At SPQ a result is not a contribution until it is attached to a **social-psychological mechanism** that
connects social structure or process to the individual — the self, identity, emotion, cognition, or
interaction. This skill turns findings into theory in the idiom of your tradition: explicit mechanisms,
scope conditions, and observable implications.

## When to trigger

- The empirics are strong but the "so what / why" is thin or purely descriptive
- A reviewer said the paper is "atheoretical," "ad hoc," or "not really social-psychological"
- You need to state the mechanism linking structure and the individual explicitly
- You are formalizing within a program (expectation states, affect control, identity verification)

## Build the argument (by tradition)

### Social structure and personality / group processes (mechanism-driven)
1. **Concept** — define the social-psychological constructs precisely (status, identity salience,
   mastery, sentiment, legitimacy); distinguish from neighbors.
2. **Mechanism** — the social process: how structural position or interaction produces the individual
   outcome (e.g., status → expectations → influence; structural strain → mastery → distress).
3. **Observable implications** — what we should see if the mechanism operates (and what we should *not*
   see).
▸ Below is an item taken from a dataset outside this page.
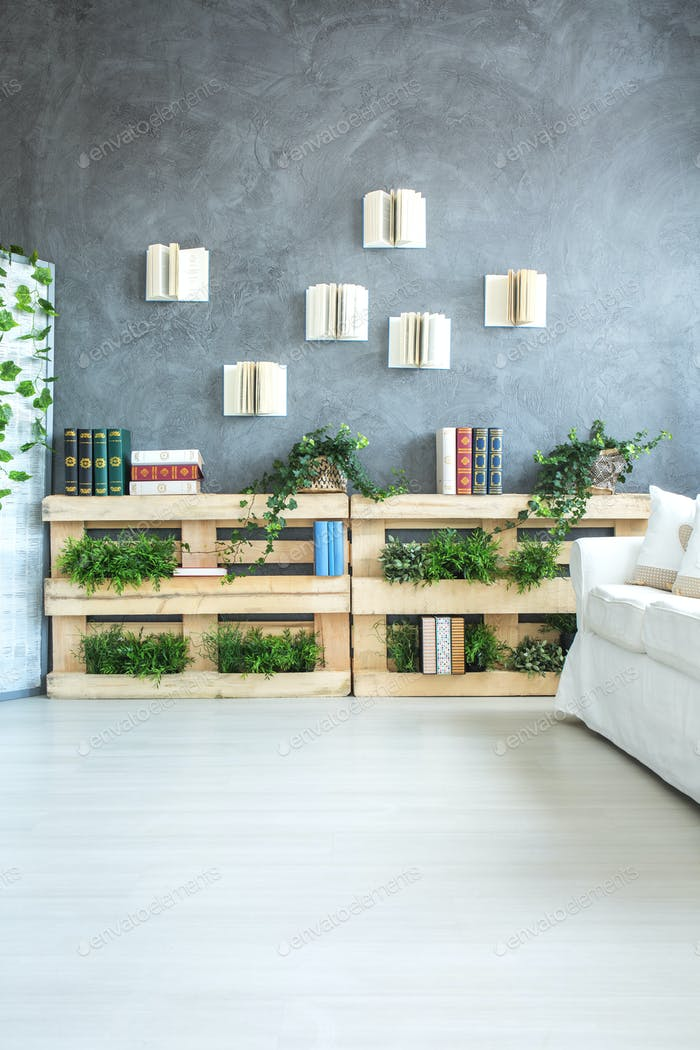 Bookshelf made of pallets in room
These become the tests in `spq-research-design`.
4. **Scope conditions** — the settings, populations, and structural contexts where the argument holds.

### Symbolic-interaction / interpretive
- Make the **conceptual stakes** explicit: what about the self, meaning, or the interaction order does
  this illuminate?
- Build the argument through **observed interaction and accounts**, not hypothesis tests, but still state
  the analytic claim and what evidence would challenge it.
- Show what the argument lets the field **see** about identity work, framing, or emotion management.
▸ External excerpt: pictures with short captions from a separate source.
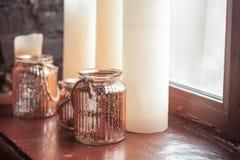 Bougies de Noël blanc et un pot en verre avec le filon-couche debout d'onwindow de ficelle rustique Images stock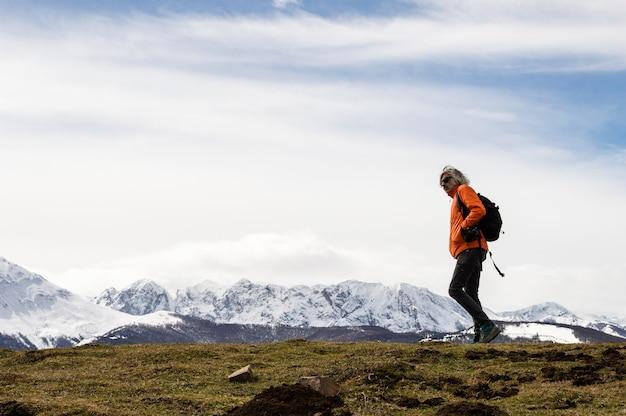 Человек делает треккинг рядом с деревянным указателем. снег в горах. зимний поход. астурия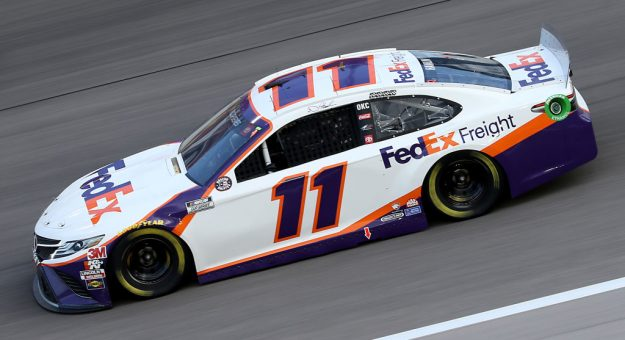 KANSAS CITY, KANSAS - JULY 23: Denny Hamlin, driver of the #11 FedEx Office Toyota, drives during the NASCAR Cup Series Super Start Batteries 400 Presented by O'Reilly Auto Parts at Kansas Speedway on July 23, 2020 in Kansas City, Kansas. (Photo by Jamie Squire/Getty Images) | Getty Images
### Formal programs (expectation states, affect control, identity control)
- State the **substantive puzzle** before the formal setup; keep assumptions transparent and motivated.
- Derive predictions (comparative statics, equilibrium sentiments/expectations) a reader can test.
- Say what the model **buys**: a non-obvious prediction or a resolution of a puzzle in the program.

## The "structure–individual" test (SPQ-specific)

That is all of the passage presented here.